ACTION ITEM
Write down every entry once more, exactly as it reads.

START SOURCE INFORMATION

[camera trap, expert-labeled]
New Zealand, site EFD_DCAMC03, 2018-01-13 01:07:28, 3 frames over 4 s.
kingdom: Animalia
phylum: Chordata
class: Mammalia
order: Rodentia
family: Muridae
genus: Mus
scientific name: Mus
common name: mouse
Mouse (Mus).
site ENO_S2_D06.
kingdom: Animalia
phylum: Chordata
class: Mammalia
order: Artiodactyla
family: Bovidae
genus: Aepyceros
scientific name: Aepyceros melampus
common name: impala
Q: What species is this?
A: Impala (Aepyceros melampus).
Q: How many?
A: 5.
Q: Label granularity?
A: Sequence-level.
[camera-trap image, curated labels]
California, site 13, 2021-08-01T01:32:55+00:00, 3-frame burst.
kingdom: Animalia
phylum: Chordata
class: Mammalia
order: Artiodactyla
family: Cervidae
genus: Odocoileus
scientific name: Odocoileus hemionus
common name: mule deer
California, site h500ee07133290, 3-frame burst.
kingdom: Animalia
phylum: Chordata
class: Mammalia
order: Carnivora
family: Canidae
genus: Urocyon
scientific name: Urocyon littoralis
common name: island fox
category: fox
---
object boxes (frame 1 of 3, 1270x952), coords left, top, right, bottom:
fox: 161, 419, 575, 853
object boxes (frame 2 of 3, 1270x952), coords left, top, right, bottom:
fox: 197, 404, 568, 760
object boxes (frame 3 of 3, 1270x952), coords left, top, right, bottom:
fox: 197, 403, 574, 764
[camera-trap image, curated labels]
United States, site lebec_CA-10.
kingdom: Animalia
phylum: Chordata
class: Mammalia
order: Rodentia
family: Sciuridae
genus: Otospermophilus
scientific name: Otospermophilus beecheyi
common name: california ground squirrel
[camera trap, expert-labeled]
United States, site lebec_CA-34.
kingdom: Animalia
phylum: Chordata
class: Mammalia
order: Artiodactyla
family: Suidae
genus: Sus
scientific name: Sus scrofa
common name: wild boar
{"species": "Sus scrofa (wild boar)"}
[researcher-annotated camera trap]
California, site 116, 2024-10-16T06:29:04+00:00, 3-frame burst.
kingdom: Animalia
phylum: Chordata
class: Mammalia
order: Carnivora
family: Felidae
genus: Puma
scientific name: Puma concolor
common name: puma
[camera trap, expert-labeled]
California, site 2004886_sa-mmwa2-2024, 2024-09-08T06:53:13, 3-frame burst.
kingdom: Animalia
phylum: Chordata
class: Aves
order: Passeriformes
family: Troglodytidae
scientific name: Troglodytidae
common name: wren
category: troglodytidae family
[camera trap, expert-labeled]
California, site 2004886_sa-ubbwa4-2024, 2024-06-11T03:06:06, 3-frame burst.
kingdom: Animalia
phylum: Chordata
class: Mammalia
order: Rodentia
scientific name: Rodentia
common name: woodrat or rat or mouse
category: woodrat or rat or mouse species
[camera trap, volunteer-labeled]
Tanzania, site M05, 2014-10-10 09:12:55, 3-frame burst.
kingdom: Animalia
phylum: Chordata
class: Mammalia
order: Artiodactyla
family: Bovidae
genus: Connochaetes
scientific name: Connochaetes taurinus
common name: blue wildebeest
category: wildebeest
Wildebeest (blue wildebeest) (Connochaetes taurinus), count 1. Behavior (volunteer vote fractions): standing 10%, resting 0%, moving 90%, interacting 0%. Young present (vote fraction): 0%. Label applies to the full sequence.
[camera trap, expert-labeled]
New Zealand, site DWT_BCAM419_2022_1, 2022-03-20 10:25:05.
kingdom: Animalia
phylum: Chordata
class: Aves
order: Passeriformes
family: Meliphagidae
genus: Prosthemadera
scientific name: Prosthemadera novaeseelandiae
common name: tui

END SOURCE INFORMATION

SOLUTION FOR THIS PROBLEM
[camera trap, expert-labeled]
New Zealand, site EFD_DCAMC03, 2018-01-13 01:07:28, 3 frames over 4 s.
kingdom: Animalia
phylum: Chordata
class: Mammalia
order: Rodentia
family: Muridae
genus: Mus
scientific name: Mus
common name: mouse
Mouse (Mus).
site ENO_S2_D06.
kingdom: Animalia
phylum: Chordata
class: Mammalia
order: Artiodactyla
family: Bovidae
genus: Aepyceros
scientific name: Aepyceros melampus
common name: impala
Q: What species is this?
A: Impala (Aepyceros melampus).
Q: How many?
A: 5.
Q: Label granularity?
A: Sequence-level.
[camera-trap image, curated labels]
California, site 13, 2021-08-01T01:32:55+00:00, 3-frame burst.
kingdom: Animalia
phylum: Chordata
class: Mammalia
order: Artiodactyla
family: Cervidae
genus: Odocoileus
scientific name: Odocoileus hemionus
common name: mule deer
California, site h500ee07133290, 3-frame burst.
kingdom: Animalia
phylum: Chordata
class: Mammalia
order: Carnivora
family: Canidae
genus: Urocyon
scientific name: Urocyon littoralis
common name: island fox
category: fox
---
object boxes (frame 1 of 3, 1270x952), coords left, top, right, bottom:
fox: 161, 419, 575, 853
object boxes (frame 2 of 3, 1270x952), coords left, top, right, bottom:
fox: 197, 404, 568, 760
object boxes (frame 3 of 3, 1270x952), coords left, top, right, bottom:
fox: 197, 403, 574, 764
[camera-trap image, curated labels]
United States, site lebec_CA-10.
kingdom: Animalia
phylum: Chordata
class: Mammalia
order: Rodentia
family: Sciuridae
genus: Otospermophilus
scientific name: Otospermophilus beecheyi
common name: california ground squirrel
[camera trap, expert-labeled]
United States, site lebec_CA-34.
kingdom: Animalia
phylum: Chordata
class: Mammalia
order: Artiodactyla
family: Suidae
genus: Sus
scientific name: Sus scrofa
common name: wild boar
{"species": "Sus scrofa (wild boar)"}
[researcher-annotated camera trap]
California, site 116, 2024-10-16T06:29:04+00:00, 3-frame burst.
kingdom: Animalia
phylum: Chordata
class: Mammalia
order: Carnivora
family: Felidae
genus: Puma
scientific name: Puma concolor
common name: puma
[camera trap, expert-labeled]
California, site 2004886_sa-mmwa2-2024, 2024-09-08T06:53:13, 3-frame burst.
kingdom: Animalia
phylum: Chordata
class: Aves
order: Passeriformes
family: Troglodytidae
scientific name: Troglodytidae
common name: wren
category: troglodytidae family
[camera trap, expert-labeled]
California, site 2004886_sa-ubbwa4-2024, 2024-06-11T03:06:06, 3-frame burst.
kingdom: Animalia
phylum: Chordata
class: Mammalia
order: Rodentia
scientific name: Rodentia
common name: woodrat or rat or mouse
category: woodrat or rat or mouse species
[camera trap, volunteer-labeled]
Tanzania, site M05, 2014-10-10 09:12:55, 3-frame burst.
kingdom: Animalia
phylum: Chordata
class: Mammalia
order: Artiodactyla
family: Bovidae
genus: Connochaetes
scientific name: Connochaetes taurinus
common name: blue wildebeest
category: wildebeest
Wildebeest (blue wildebeest) (Connochaetes taurinus), count 1. Behavior (volunteer vote fractions): standing 10%, resting 0%, moving 90%, interacting 0%. Young present (vote fraction): 0%. Label applies to the full sequence.
[camera trap, expert-labeled]
New Zealand, site DWT_BCAM419_2022_1, 2022-03-20 10:25:05.
kingdom: Animalia
phylum: Chordata
class: Aves
order: Passeriformes
family: Meliphagidae
genus: Prosthemadera
scientific name: Prosthemadera novaeseelandiae
common name: tui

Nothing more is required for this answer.